My screenplay is about Lawrence, a down on his luck, hopeless alcoholic who’s hit rock bottom and has decided to pull his life together. As soon as Lawrence makes some progress and feels like he’s cleaning up his act, he’s confronted by a thirst within himself that’s far worse than the first: a thirst for blood. After Lawrence’s blood lust leads him to murdering a seemingly innocent man and kidnapping that man’s orphaned child, a stranger named William steps into the picture to help Lawrence harness and control his thirst as Lawrence gradually absorbs the lifestyle of a vampire.
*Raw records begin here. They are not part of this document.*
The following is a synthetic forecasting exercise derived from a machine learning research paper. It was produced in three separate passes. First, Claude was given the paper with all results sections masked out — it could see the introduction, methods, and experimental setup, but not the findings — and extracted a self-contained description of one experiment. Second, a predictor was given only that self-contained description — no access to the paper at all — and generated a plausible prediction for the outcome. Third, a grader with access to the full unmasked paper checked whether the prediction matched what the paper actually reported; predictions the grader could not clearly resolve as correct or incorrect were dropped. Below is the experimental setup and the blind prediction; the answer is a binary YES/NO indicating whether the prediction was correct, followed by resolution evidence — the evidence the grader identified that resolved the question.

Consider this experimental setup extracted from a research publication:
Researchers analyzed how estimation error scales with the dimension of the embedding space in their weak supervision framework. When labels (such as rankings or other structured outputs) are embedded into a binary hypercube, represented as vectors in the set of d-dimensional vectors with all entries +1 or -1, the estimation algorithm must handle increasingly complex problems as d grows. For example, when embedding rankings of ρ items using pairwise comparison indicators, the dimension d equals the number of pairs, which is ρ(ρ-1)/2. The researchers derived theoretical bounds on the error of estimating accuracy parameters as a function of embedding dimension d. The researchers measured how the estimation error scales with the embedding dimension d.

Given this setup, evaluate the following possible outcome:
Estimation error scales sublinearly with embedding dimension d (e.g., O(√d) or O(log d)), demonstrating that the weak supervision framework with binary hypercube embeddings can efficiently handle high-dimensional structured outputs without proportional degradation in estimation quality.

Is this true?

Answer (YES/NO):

As Lawrence attempts to develop some kind of control over his new affliction and to accept that his survival depends on denying life to others, his own life and everyone else in it is sucked in by a rapid downward spiral and spat out by a violent climax that they’ll never be able to forget.

2. Why should your script be made into a film?

I believe my script should be made into a film because it’s an original and uncompromising tale about the destructive reach of addiction that’s woven into a mythology indirectly tied to that addiction, which is a growing epidemic in our country due to the widespread abuse of prescription pills (and how easy it is to get them) and, of course, abuse of alcohol and other drugs. I’ve also seen movies where vampires suffer and despise/feel guilt over the horrible things they need to do in order to survive (such as Interview With the Vampire and Let The Right One In) and that’s something I wanted to be present in this script. These vampires are people, first and foremost. They rationalize things in order to convince themselves that they deserve to survive, despite that their survival is costing the lives of others. Lawrence’s thirst for blood, when unsatisfied, is as relentless and unforgiving as an alcoholic’s thirst for the sauce. Satisfying that thirst becomes as important to an addict as oxygen. And they’ll do anything to get it. Anything.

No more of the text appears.